Landtagsabgeordneter Steffen Vogel regte an, Biomüll in Biogasanlagen zu liefern, um damit Strom zu erzeugen, wie es bereits in anderen Landkreisen geschieht. Photovoltaikanlagen könnten auch auf kreiseigenen Gebäuden oder großen Parkplätzen gebaut werden. Die Aufstellung von Windrädern im Steigerwald sei derzeit aufgrund der dortigen Natura 2000-Gebiete kaum möglich, sagte Landrat Wilhelm Schneider auf Nachfrage eines Bürgers. "Wir wollen das aber prüfen", schickte er hinterher.
Finanziert werden soll die Energiewende im Landkreis laut Siller hauptsächlich über Bürgerbeteiligung, wie es bereits in der BEG (Bürgerenergiegenossenschaft Haßberge) möglich ist. Die Warteliste dort sei "siebenstellig", sagte Siller.
Landkreis will zur Energiewende beitragen
Der Landkreis hat seine Hausaufgaben bereits gemacht. Mit einem Klimaschutzkonzept will er zur Energiewende beitragen. Als Maßnahmen sollen unter anderem die Möglichkeiten zur Errichtung von Solaranlagen auf allen kreiseigenen Gebäuden untersucht werden. Straßenränder sollen weniger häufig und intensiv gemäht werden, die Energieberatung soll intensiviert werden und Bäume gepflanzt werden, so Landrat Wilhelm Schneider.

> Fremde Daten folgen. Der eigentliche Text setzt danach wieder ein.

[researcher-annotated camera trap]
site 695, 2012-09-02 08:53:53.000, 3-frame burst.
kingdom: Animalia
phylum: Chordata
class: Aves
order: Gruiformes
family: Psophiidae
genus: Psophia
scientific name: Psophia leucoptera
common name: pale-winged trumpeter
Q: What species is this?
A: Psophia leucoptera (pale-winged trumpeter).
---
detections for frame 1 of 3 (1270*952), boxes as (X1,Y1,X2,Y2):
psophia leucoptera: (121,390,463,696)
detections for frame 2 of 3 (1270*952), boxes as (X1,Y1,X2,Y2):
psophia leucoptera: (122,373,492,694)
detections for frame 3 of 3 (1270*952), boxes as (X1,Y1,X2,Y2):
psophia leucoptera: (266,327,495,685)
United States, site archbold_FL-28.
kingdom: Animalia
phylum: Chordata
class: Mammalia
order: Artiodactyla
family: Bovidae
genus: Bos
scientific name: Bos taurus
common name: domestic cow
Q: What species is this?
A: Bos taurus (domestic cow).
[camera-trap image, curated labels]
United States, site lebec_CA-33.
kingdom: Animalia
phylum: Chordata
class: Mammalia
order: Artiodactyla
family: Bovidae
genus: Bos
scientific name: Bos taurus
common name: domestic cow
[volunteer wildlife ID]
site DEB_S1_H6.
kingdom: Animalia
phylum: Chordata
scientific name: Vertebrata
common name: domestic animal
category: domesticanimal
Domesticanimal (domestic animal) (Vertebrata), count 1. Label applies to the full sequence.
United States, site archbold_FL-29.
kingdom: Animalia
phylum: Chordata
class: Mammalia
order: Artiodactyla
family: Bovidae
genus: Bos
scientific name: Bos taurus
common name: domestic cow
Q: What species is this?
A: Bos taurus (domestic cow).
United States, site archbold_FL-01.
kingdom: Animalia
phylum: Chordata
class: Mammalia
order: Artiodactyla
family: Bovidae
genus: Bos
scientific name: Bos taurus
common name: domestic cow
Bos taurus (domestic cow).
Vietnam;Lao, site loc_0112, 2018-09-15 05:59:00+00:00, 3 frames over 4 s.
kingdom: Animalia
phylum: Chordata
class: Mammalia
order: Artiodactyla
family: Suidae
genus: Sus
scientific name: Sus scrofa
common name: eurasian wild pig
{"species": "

Zur Zeitungsmeldung, dass der Notarztstandort Hofheim wegfalle, gab Steffen Vogel Entwarnung. Dies sei lediglich eine Anregung. Fakt sei jedoch, so Landrat Schneider, dass immer weniger Ärzte als Notärzte arbeiten wollen. Dies sei auch undenkbar für einen Allgemeinarzt, als Notarzt neben seinem Praxisalltag zu arbeiten, betonte Ärztin Barbara Goschenhofer.